Recensione Questo piccolo grande amore (2009)

Attori giovani, carini, volenterosi come Emanuele Bosi e Maria P. Petruolo ce la mettono tutta per vivacizzare questa trama adolescenziale che vede Andrea e Giulia, i loro personaggi, dedicarsi anima e corpo a un primo amore che travolge inesorabilmente le loro vite.

Da Venditti a Baglioni

Dopo che il successo di Notte prima degli esami ha prodotto innumerevoli cloni di marca vendittiana, il testimone sembra ora passato a Claudio Baglioni. Su quale sarà la prossima canzone di un mostro sacro della nostra musica leggera a beneficiare della trasposizione sul grande schermo si accettano scommesse, anche se, stando alle indiscrezioni in arrivo, la rosa dei papabili è in continuo aumento.
Senza farci prendere dalla foga di guardare troppo oltre, restiamo pure sulla notizia: Questo piccolo grande amore, con la benedizione di Baglioni che ne ha curato personalmente le parti musicali, è finalmente un film. Ma per la soddisfazione di chi dovesse storcere il naso di fronte al "finalmente", possiamo dire che la nostra benedizione, al contrario, non è arrivata. La visione della pellicola diretta da Riccardo Donna, (il cui curriculum è ricco di esperienze televisive) ci ha lasciato piuttosto sconcertati per il tocco molto superficiale nel tratteggiare gli anni '70, nonché per la debolezza di un plot amoroso affidato a dialoghi improbabili e a voli di fantasia sconfinanti spesso e volentieri nel ridicolo.

In fondo i giovani Emanuele Bosi e Maria P. Petruolo sono terribilmente carini, volenterosi, un po' di impegno ce lo mettono pure per vivacizzare questa trama adolescenziale che vede Andrea e Giulia, i loro personaggi, dedicarsi anima e corpo a un primo amore che travolge inesorabilmente le loro vite. Giulia studia al liceo, ha ottimi voti, abita con la classica "famiglia perbene" - da cui si sente soffocata - in uno dei più ricchi e eleganti quartieri di Roma. Andrea invece fa il meccanico e al tempo stesso studia architettura all'università, con scarsi risultati perché, ancora imbevuto di utopie sessantottine, preferisce perdersi dietro ai suoi coloratissimi disegni e all'idea di trasformare Centocelle, la periferia in cui vive solo con la madre (perché il padre è all'estero per lavoro), in un luogo più allegro e a misura d'uomo.

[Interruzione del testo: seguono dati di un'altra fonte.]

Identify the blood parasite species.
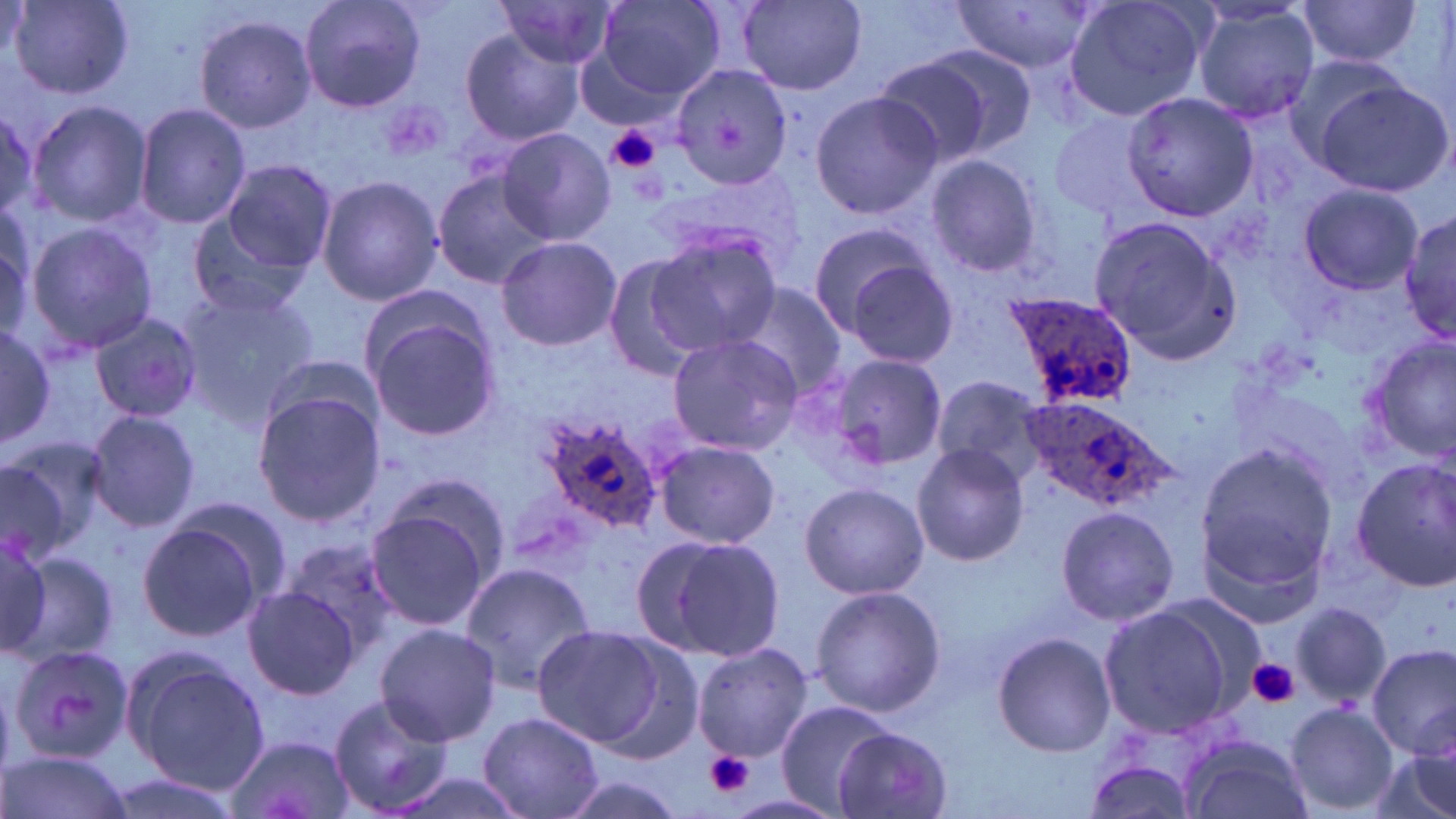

Una ha amiche con la puzza sotto al naso, l'altro si gode la genuina semplicità di amicizie nate in borgata, gli opposti come spesso accade finiscono per attrarsi ma ben presto cominceranno i problemi, specialmente quando lui finisce nella gabbia autoritaria del servizio militare. Narrativamente fragili, ingenui, scontati, sono tuttavia i momenti del film che pongono in primo piano lo sbocciare del loro primo amore e, ancor di più, le soluzioni di sceneggiatura adottate per illustrare l'inevitabile crisi. In particolare la catena di equivoci che porta a continue rotture e a successivi riavvicinamenti arriva in modo così telefonato, e comunque artificioso, da rendere poco plausibili tali situazioni.
Altrettanto fuori misura sono i tentativi di contestualizzare storicamente la pellicola, con le manifestazioni in piazza dei "caldissimi" anni '70 trasformate in allegre carnevalate, interrotte poi brutalmente da schiere di celerini che sembrano sbucare da chissà dove. Qualche spiraglio sembra aprirsi in certe scene romantiche che aspirano al musical, con musicisti di strada e ballerini che sul Lungotevere fanno da coreografia a un bacio appassionato. Eppure, anche in questi spazi di libertà non mancano le forzature, ne sono un esempio gli effetti in computer grafica o di natura più tradizionale, ma sempre tendenti al kitsch, che colorano i sogni dei due protagonisti.

In un progetto cinematografico giocato poco sull'appeal del racconto e troppo sulla bellezza, fuori discussione, delle canzoni, è evidente il rischio che attorno ai protagonisti si accumulino bozzetti inconcludenti, affidati a quei personaggi secondari di impronta macchiettistica che raramente vengono sviluppati fino in fondo. Se dispiace, ad esempio, che un attore con la storia di Ivano Marescotti venga impiegato poco e male, tra i comprimari si fa strada qualche volto nuovo che merita comunque di essere seguito, su tutti il "Secco" ovvero Valentino Campitelli, ritratto di borgataro grassoccio, pigro, imbranato, la cui freschezza regala gag notevoli con un mix di simpatia e sfrontatezza.